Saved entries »
>>>>>

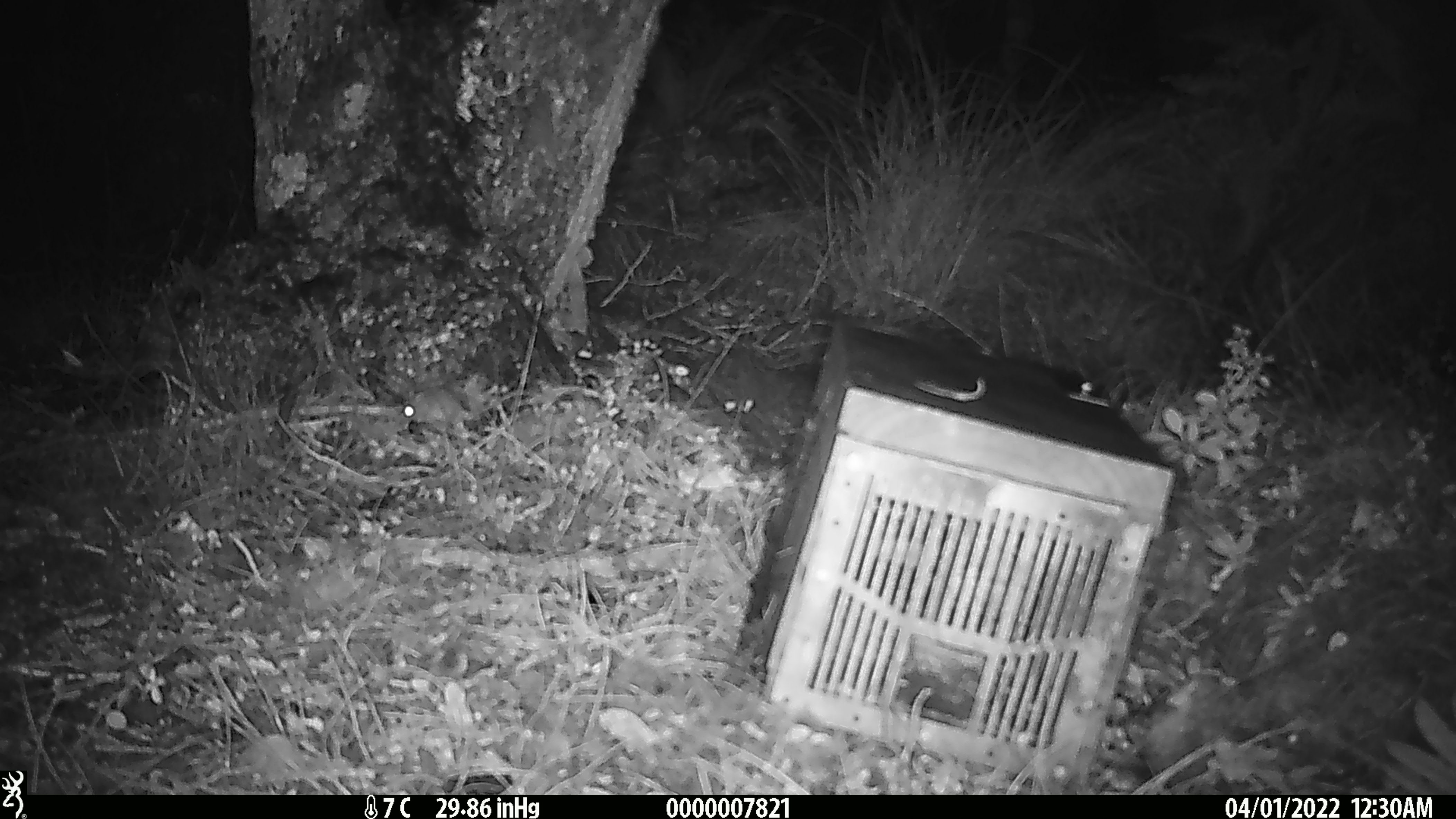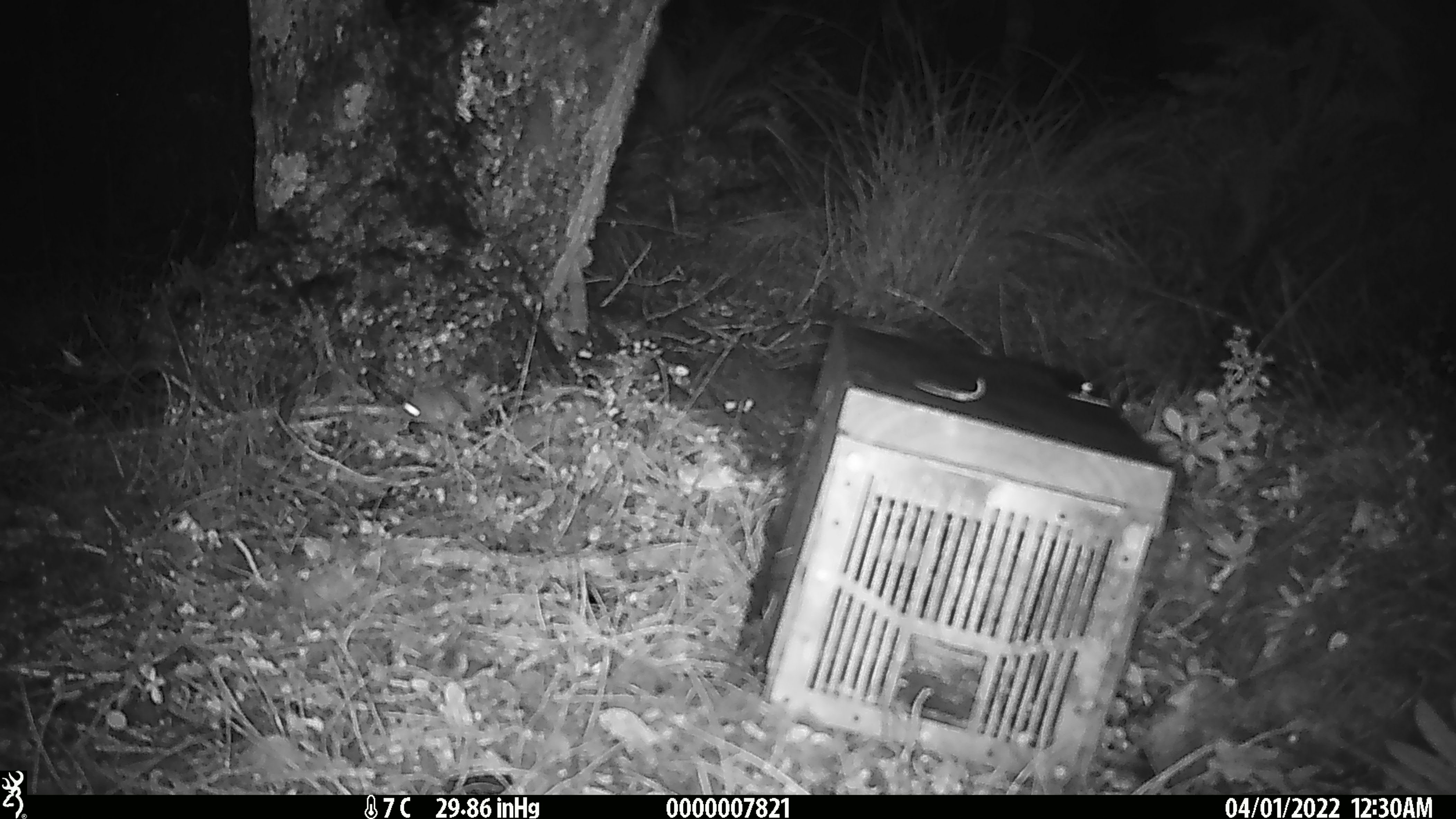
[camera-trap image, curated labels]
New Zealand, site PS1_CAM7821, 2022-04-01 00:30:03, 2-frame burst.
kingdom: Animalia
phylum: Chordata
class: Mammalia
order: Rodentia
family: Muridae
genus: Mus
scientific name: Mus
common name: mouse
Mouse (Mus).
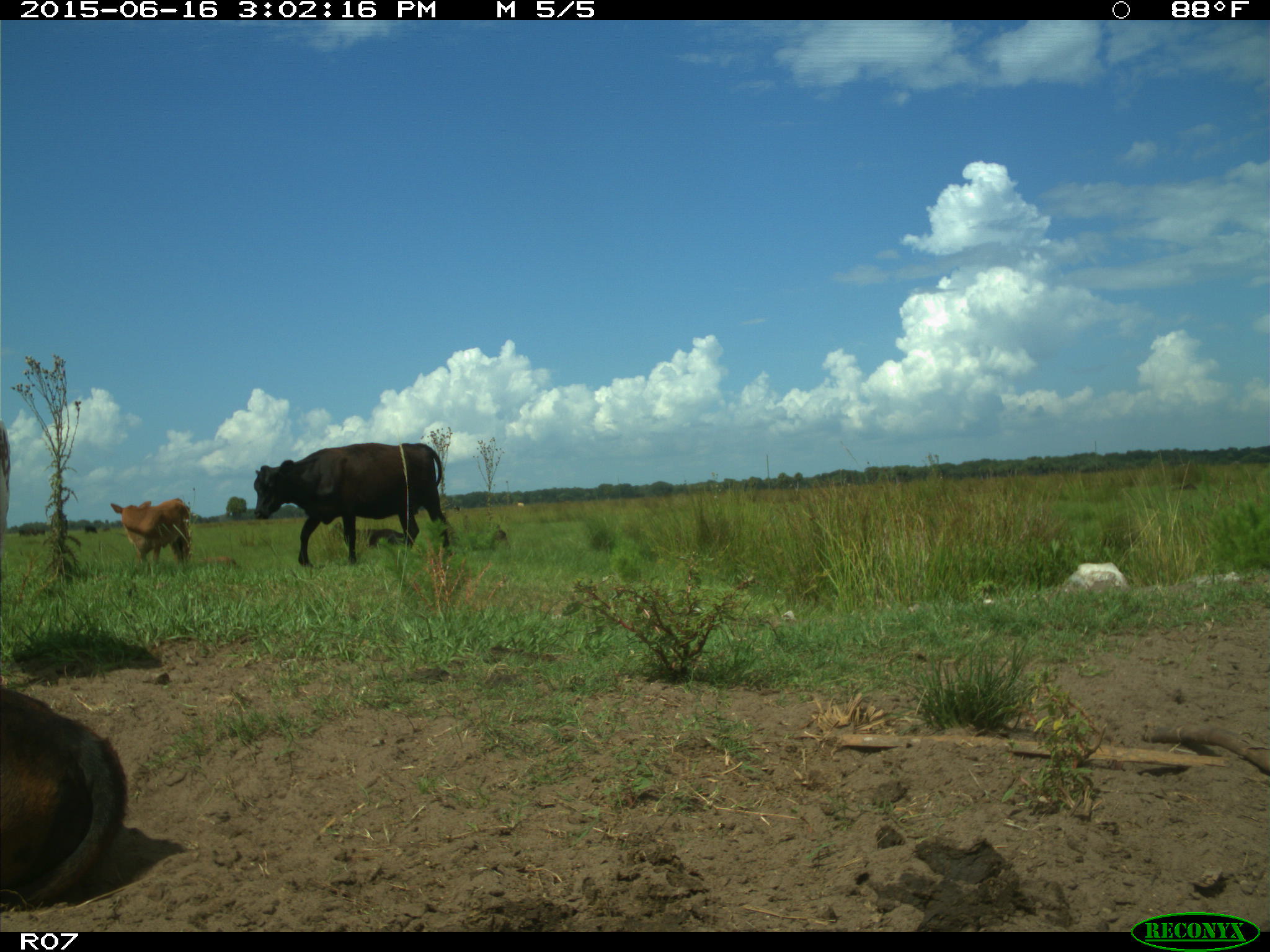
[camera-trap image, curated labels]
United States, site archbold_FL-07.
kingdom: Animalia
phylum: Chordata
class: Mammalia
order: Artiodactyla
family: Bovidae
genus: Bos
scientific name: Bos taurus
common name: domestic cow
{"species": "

<<<<<

WHAT IS REQUIRED »
Reproduce nothing but the lines running from the line with "scientific name: Mus" through the end of the records, keeping both end lines and dropping the pictures.

ANSWER BOX »
scientific name: Mus
common name: mouse
Mouse (Mus).
[camera-trap image, curated labels]
United States, site archbold_FL-07.
kingdom: Animalia
phylum: Chordata
class: Mammalia
order: Artiodactyla
family: Bovidae
genus: Bos
scientific name: Bos taurus
common name: domestic cow
{"species": "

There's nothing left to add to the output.